### Problem description
Reproduce the listing verbatim.

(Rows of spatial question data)
____________________

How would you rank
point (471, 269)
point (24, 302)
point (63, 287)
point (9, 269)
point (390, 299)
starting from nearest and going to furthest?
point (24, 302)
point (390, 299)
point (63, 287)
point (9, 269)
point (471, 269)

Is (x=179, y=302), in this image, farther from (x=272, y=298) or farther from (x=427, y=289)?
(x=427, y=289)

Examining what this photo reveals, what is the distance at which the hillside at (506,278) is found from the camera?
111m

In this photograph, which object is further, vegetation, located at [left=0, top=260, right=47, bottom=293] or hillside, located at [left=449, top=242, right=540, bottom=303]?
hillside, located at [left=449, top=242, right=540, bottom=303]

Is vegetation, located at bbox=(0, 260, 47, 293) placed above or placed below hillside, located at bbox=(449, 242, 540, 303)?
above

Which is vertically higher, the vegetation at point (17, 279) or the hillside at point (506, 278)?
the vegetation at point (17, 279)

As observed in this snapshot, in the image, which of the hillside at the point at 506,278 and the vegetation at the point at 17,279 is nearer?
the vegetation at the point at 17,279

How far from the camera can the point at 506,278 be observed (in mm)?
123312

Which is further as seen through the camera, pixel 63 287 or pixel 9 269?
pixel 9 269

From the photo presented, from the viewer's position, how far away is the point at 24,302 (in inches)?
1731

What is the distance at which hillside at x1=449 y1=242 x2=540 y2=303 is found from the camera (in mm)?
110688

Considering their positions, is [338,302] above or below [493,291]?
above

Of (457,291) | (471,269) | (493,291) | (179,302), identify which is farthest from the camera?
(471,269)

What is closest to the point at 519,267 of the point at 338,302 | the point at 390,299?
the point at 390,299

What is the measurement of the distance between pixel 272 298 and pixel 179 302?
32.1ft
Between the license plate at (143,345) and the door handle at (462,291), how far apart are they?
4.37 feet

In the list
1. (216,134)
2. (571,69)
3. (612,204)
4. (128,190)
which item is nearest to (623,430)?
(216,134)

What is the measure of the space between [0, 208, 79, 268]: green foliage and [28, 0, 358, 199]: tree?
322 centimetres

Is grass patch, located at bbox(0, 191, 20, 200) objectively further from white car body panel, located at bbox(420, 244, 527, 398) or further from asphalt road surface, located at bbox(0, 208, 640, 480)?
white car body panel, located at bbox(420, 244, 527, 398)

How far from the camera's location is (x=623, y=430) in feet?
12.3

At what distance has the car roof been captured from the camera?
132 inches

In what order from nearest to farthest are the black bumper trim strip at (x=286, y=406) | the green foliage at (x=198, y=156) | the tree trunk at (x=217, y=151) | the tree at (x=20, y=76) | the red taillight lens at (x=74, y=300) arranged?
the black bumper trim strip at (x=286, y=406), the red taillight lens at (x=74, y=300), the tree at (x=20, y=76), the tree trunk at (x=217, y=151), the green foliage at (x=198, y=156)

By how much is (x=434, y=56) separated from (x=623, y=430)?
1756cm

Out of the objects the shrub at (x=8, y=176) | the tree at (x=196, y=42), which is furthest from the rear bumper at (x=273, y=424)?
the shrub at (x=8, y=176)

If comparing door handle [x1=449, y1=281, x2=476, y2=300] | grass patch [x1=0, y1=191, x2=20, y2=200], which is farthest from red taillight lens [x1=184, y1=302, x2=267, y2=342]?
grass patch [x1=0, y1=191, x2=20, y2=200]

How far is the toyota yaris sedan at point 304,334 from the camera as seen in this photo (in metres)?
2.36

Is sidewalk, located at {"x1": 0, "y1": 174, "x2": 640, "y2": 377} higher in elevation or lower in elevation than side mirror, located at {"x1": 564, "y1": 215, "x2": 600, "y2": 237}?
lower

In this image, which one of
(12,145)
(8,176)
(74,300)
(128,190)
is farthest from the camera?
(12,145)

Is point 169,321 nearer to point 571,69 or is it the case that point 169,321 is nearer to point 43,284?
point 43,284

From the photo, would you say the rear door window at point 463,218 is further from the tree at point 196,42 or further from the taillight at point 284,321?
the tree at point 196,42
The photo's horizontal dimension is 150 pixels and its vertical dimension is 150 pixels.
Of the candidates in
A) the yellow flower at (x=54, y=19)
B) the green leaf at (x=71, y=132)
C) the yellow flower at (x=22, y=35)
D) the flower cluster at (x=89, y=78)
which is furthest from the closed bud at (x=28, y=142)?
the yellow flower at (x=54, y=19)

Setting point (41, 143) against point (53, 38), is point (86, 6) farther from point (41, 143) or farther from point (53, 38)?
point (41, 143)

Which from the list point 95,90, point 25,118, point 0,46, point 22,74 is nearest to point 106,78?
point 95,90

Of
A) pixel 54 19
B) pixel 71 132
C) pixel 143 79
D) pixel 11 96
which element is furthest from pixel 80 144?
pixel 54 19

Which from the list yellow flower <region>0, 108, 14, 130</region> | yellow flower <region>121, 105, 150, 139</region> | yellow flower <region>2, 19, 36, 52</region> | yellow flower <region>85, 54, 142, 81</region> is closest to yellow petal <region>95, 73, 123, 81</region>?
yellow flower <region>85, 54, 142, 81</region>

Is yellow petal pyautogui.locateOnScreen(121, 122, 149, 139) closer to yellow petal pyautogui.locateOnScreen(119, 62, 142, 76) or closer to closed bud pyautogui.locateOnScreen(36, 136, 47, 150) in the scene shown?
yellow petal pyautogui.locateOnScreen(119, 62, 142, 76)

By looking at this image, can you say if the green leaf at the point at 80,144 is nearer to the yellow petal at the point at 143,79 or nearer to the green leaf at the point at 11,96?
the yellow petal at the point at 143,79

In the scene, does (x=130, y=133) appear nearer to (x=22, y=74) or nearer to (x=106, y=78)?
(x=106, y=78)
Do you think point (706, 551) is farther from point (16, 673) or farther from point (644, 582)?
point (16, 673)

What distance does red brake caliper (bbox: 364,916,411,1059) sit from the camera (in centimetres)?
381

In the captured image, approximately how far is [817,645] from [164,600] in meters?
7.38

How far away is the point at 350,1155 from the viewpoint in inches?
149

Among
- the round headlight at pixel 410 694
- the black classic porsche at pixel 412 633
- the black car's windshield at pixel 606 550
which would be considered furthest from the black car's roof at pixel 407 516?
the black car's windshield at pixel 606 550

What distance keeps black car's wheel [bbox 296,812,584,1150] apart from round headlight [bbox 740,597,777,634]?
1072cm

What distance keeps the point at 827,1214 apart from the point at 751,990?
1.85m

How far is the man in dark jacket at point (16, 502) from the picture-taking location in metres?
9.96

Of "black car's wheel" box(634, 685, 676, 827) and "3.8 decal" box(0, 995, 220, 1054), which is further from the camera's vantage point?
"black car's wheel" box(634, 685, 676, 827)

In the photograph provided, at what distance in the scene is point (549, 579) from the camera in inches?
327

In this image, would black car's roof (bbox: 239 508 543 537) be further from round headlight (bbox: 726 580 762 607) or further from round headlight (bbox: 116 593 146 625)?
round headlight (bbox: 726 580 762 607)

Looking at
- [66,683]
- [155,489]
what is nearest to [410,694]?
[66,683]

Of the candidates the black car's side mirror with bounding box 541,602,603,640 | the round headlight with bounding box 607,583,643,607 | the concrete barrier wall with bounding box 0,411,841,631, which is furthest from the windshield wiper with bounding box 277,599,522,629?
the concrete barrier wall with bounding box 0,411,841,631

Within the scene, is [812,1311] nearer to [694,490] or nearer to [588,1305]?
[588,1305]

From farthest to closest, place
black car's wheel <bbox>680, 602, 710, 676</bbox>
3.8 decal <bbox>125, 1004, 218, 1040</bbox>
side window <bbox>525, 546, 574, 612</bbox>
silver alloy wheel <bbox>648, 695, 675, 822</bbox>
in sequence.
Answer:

____________________

### Solution below
How would you rank
point (471, 269)
point (24, 302)
point (63, 287)
point (9, 269)
point (390, 299)
starting from nearest and going to furthest?
point (24, 302)
point (390, 299)
point (63, 287)
point (9, 269)
point (471, 269)

Is (x=179, y=302), in this image, farther from (x=272, y=298) or farther from (x=427, y=289)?
(x=427, y=289)

Examining what this photo reveals, what is the distance at which the hillside at (506,278) is found from the camera?
111m

In this photograph, which object is further, vegetation, located at [left=0, top=260, right=47, bottom=293] or hillside, located at [left=449, top=242, right=540, bottom=303]?
hillside, located at [left=449, top=242, right=540, bottom=303]

Is vegetation, located at bbox=(0, 260, 47, 293) placed above or placed below hillside, located at bbox=(449, 242, 540, 303)?
above

Which is vertically higher, the vegetation at point (17, 279) or the hillside at point (506, 278)?
the vegetation at point (17, 279)

As observed in this snapshot, in the image, which of the hillside at the point at 506,278 and the vegetation at the point at 17,279 is nearer?
the vegetation at the point at 17,279

How far from the camera can the point at 506,278 be observed (in mm)?
123312

Which is further as seen through the camera, pixel 63 287 or pixel 9 269?
pixel 9 269

From the photo presented, from the viewer's position, how far away is the point at 24,302 (in inches)?
1731

What is the distance at which hillside at x1=449 y1=242 x2=540 y2=303 is found from the camera (in mm)?
110688

Considering their positions, is [338,302] above or below [493,291]?
above

Of (457,291) | (471,269) | (493,291) | (179,302), identify which is farthest from the camera?
(471,269)

What is closest to the point at 519,267 of the point at 338,302 | the point at 390,299?
the point at 390,299

What is the measurement of the distance between pixel 272 298 and pixel 179 302?
32.1ft
Between the license plate at (143,345) and the door handle at (462,291), how far apart are they?
4.37 feet

In the list
1. (216,134)
2. (571,69)
3. (612,204)
4. (128,190)
which item is nearest to (623,430)?
(216,134)

What is the measure of the space between [0, 208, 79, 268]: green foliage and [28, 0, 358, 199]: tree?
322 centimetres

Is grass patch, located at bbox(0, 191, 20, 200) objectively further from white car body panel, located at bbox(420, 244, 527, 398) or further from asphalt road surface, located at bbox(0, 208, 640, 480)?
white car body panel, located at bbox(420, 244, 527, 398)

How far from the camera's location is (x=623, y=430) in feet?
12.3

At what distance has the car roof been captured from the camera?
132 inches

In what order from nearest to farthest are the black bumper trim strip at (x=286, y=406) | the green foliage at (x=198, y=156) | the tree trunk at (x=217, y=151) | the tree at (x=20, y=76) | the red taillight lens at (x=74, y=300) arranged?
the black bumper trim strip at (x=286, y=406), the red taillight lens at (x=74, y=300), the tree at (x=20, y=76), the tree trunk at (x=217, y=151), the green foliage at (x=198, y=156)

By how much is (x=434, y=56) separated from (x=623, y=430)?
1756cm

Out of the objects the shrub at (x=8, y=176) | the tree at (x=196, y=42), which is furthest from the rear bumper at (x=273, y=424)?
the shrub at (x=8, y=176)

If comparing door handle [x1=449, y1=281, x2=476, y2=300] | grass patch [x1=0, y1=191, x2=20, y2=200], which is farthest from red taillight lens [x1=184, y1=302, x2=267, y2=342]?
grass patch [x1=0, y1=191, x2=20, y2=200]

How far is the toyota yaris sedan at point 304,334 from the camera as seen in this photo (in metres)?
2.36

Is sidewalk, located at {"x1": 0, "y1": 174, "x2": 640, "y2": 377} higher in elevation or lower in elevation than side mirror, located at {"x1": 564, "y1": 215, "x2": 600, "y2": 237}?
lower

In this image, which one of
(12,145)
(8,176)
(74,300)
(128,190)
is farthest from the camera?
(12,145)

Is point 169,321 nearer to point 571,69 or is it the case that point 169,321 is nearer to point 43,284?
point 43,284

From the photo, would you say the rear door window at point 463,218 is further from the tree at point 196,42 or further from the taillight at point 284,321?
the tree at point 196,42
The photo's horizontal dimension is 150 pixels and its vertical dimension is 150 pixels.
Of the candidates in
A) the yellow flower at (x=54, y=19)
B) the green leaf at (x=71, y=132)
C) the yellow flower at (x=22, y=35)
D) the flower cluster at (x=89, y=78)
which is furthest from the closed bud at (x=28, y=142)?
the yellow flower at (x=54, y=19)

Setting point (41, 143) against point (53, 38), is point (86, 6) farther from point (41, 143) or farther from point (53, 38)?
point (41, 143)

Which from the list point 95,90, point 25,118, point 0,46, point 22,74 is nearest to point 106,78?
point 95,90

Of
A) pixel 54 19
B) pixel 71 132
C) pixel 143 79
D) pixel 11 96
which element is furthest from pixel 80 144?
pixel 54 19

Which from the list yellow flower <region>0, 108, 14, 130</region> | yellow flower <region>121, 105, 150, 139</region> | yellow flower <region>2, 19, 36, 52</region> | yellow flower <region>85, 54, 142, 81</region> is closest to yellow petal <region>95, 73, 123, 81</region>?
yellow flower <region>85, 54, 142, 81</region>

Is yellow petal pyautogui.locateOnScreen(121, 122, 149, 139) closer to yellow petal pyautogui.locateOnScreen(119, 62, 142, 76) or closer to closed bud pyautogui.locateOnScreen(36, 136, 47, 150) in the scene shown?
yellow petal pyautogui.locateOnScreen(119, 62, 142, 76)

By looking at this image, can you say if the green leaf at the point at 80,144 is nearer to the yellow petal at the point at 143,79 or nearer to the green leaf at the point at 11,96?
the yellow petal at the point at 143,79

In the scene, does (x=130, y=133) appear nearer to (x=22, y=74) or nearer to (x=106, y=78)?
(x=106, y=78)
Do you think point (706, 551) is farther from point (16, 673) or farther from point (644, 582)?
point (16, 673)

What distance does red brake caliper (bbox: 364,916,411,1059) sit from the camera (in centimetres)?
381

In the captured image, approximately how far is [817,645] from [164,600] in meters?
7.38

How far away is the point at 350,1155 from the viewpoint in inches?
149

Among
- the round headlight at pixel 410 694
- the black classic porsche at pixel 412 633
- the black car's windshield at pixel 606 550
which would be considered furthest from the black car's roof at pixel 407 516?
the black car's windshield at pixel 606 550

What distance keeps black car's wheel [bbox 296,812,584,1150] apart from round headlight [bbox 740,597,777,634]?
1072cm

What distance keeps the point at 827,1214 apart from the point at 751,990?
1.85m

How far is the man in dark jacket at point (16, 502) from the picture-taking location in metres?
9.96

Of "black car's wheel" box(634, 685, 676, 827) and "3.8 decal" box(0, 995, 220, 1054), which is further from the camera's vantage point?
"black car's wheel" box(634, 685, 676, 827)

In the photograph provided, at what distance in the scene is point (549, 579) from the camera in inches?
327

In this image, would black car's roof (bbox: 239 508 543 537) be further from round headlight (bbox: 726 580 762 607) or further from round headlight (bbox: 116 593 146 625)?
round headlight (bbox: 726 580 762 607)

Looking at
- [66,683]
- [155,489]
what is nearest to [410,694]?
[66,683]

Of the candidates the black car's side mirror with bounding box 541,602,603,640 | the round headlight with bounding box 607,583,643,607 | the concrete barrier wall with bounding box 0,411,841,631, which is furthest from the windshield wiper with bounding box 277,599,522,629?
the concrete barrier wall with bounding box 0,411,841,631

Within the scene, is [812,1311] nearer to [694,490] or nearer to [588,1305]?
[588,1305]

From farthest to closest, place
black car's wheel <bbox>680, 602, 710, 676</bbox>
3.8 decal <bbox>125, 1004, 218, 1040</bbox>
side window <bbox>525, 546, 574, 612</bbox>
silver alloy wheel <bbox>648, 695, 675, 822</bbox>
in sequence.
Answer:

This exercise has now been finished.